From Ben Marcus' review of Thomas Bernhard's first novel, Frost (just now appearing in English for the first time), in the November issue of Harper's:
…his characters might be regarded as arguments, constructed to stifle any possibility of hope or joy, the opposite of what anyone-anyone, that is, with an interest in self-preservation-should want from a book. They petition, with a barrister’s authority, a bleak space, interrogating the purpose of life and regularly finding it hollow and terrible. "Who had the idea of letting people walk around on the planet," asks the narrator, “or something called a planet, only to put them in a grave, their grave, afterwards?"
Who indeed? Yet the technique precisely describes the kind of jeopardy in which Bernhard routinely places his characters, choosing to notice them just when their suffering is at its most intense. This procedure allows readers the unusual experience of witnessing people who operate under virtually no illusions, in the most extreme emotional circumstances, at war with fears that none of us can rightly deny.

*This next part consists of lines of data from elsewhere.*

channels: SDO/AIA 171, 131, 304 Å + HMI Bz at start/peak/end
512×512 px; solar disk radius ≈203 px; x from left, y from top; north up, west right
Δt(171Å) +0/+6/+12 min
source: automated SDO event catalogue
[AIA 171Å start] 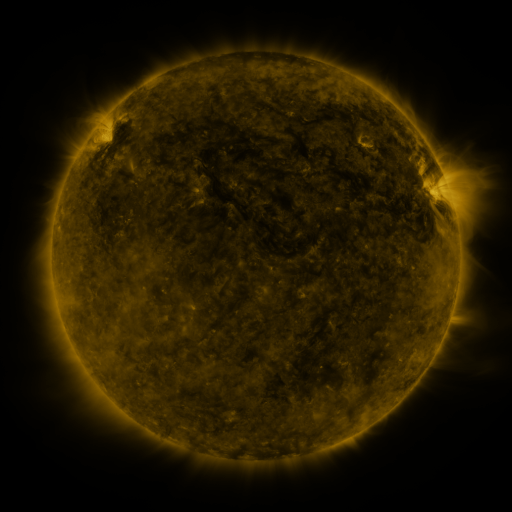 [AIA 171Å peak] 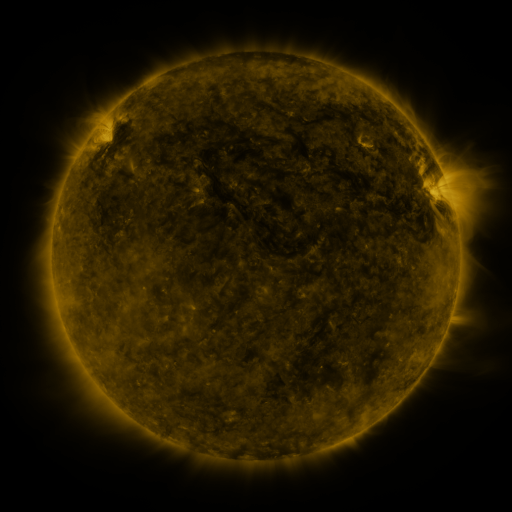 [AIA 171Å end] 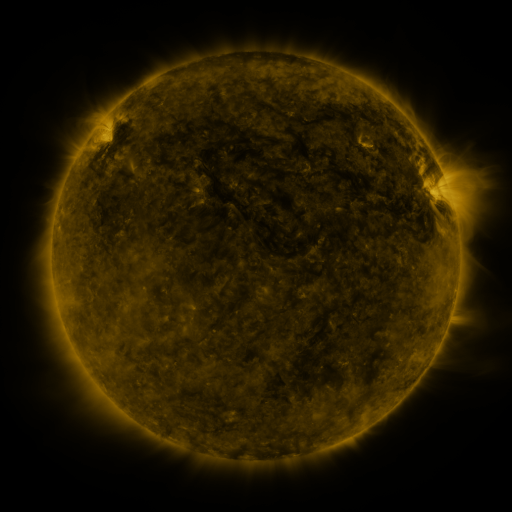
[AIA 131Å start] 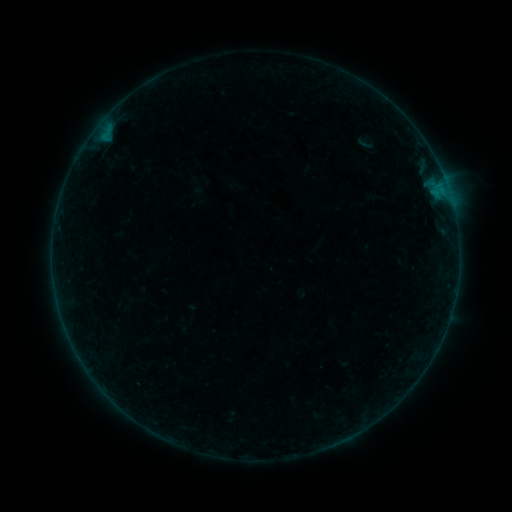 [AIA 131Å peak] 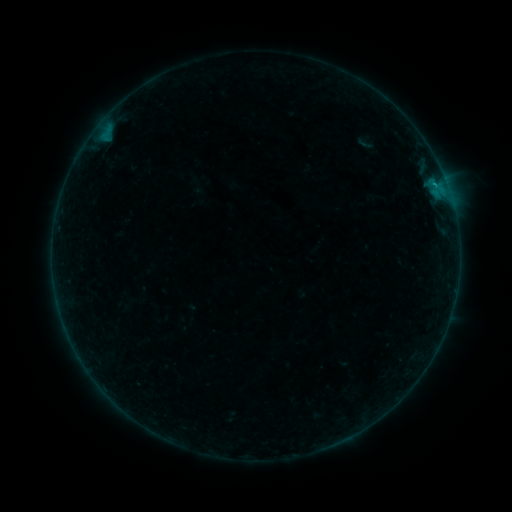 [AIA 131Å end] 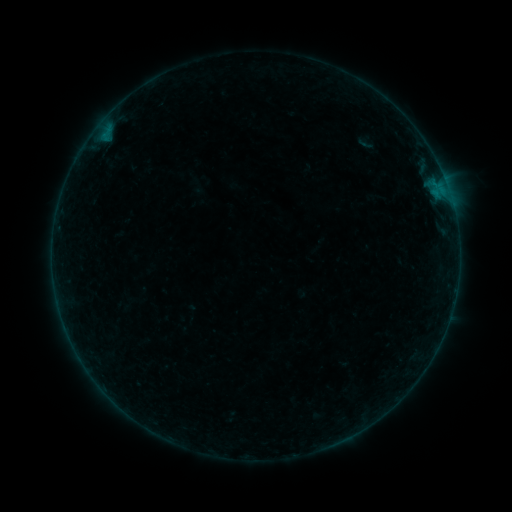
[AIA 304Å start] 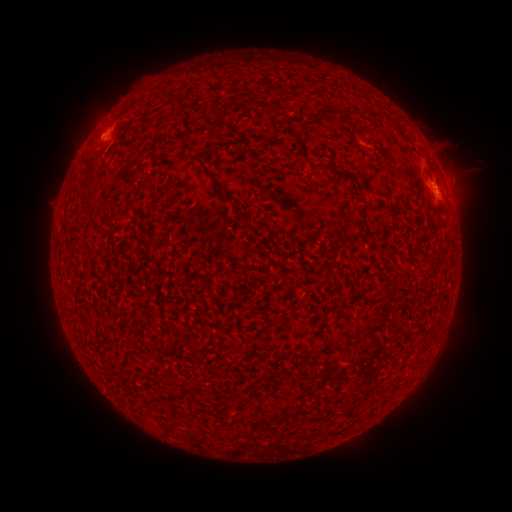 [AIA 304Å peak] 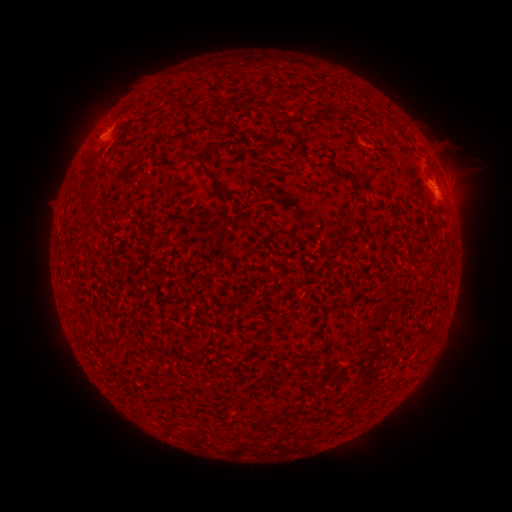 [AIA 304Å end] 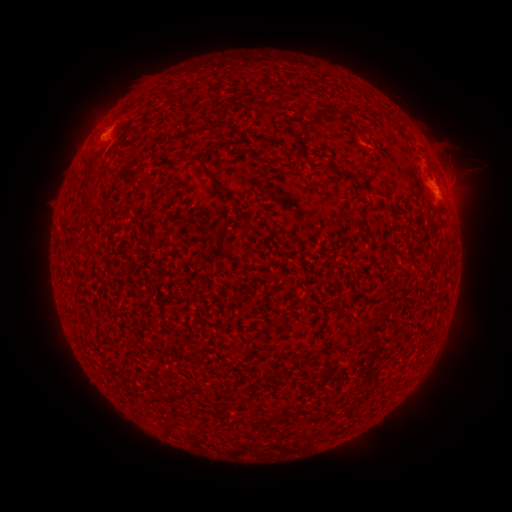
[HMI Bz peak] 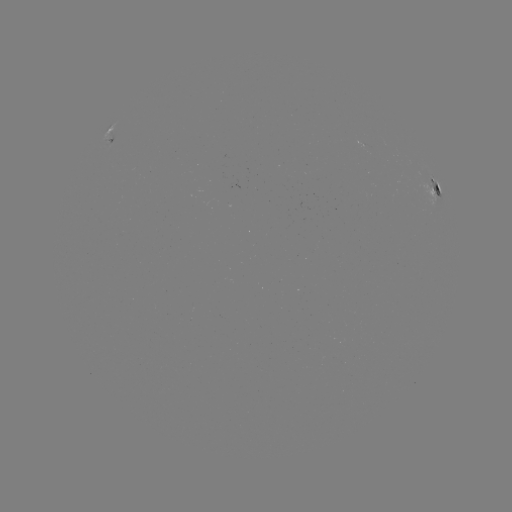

Bernhard’s mortal impulses place him in the company of another contemporary German-language writer, W. G. Sebald. Both were perfect adherents to Kafka's credo to pursue the negative, because "the positive thing is given to us from the start." Each produced portraits of devastated characters, ruined by both circumstance and self-generated torment, but their techniques diverged in stark ways. Whereas Sebald built a tranquil moat around his characters’ pain, Bernhard wheeled out the catapult and flung his characters into the fire, paying close attention to the sounds of their screams. In Sebald the emotion is buried under the veneer of manner and etiquette, and its repression and concealment create an exquisite pressure. We tiptoe around his characters and their elaborate denial, which, by its very banality, suggests to us extraordinary levels of pain that cannot be etched in language. They are so obliterated as to be beyond direct communication. Instead, they can talk about the flora and fauna in wistful ways, they can reminisce dully, and we are left to infer the depth of their grief. Sebald promoted his credo of subtlety and indirection when he declared that atrocity could not be rendered directly in literature, a rule that would seem to stuff rags into the mouths of Bernhard's characters, who are so far from standing on ceremony that they may as well be crawling on their bellies through the dirt.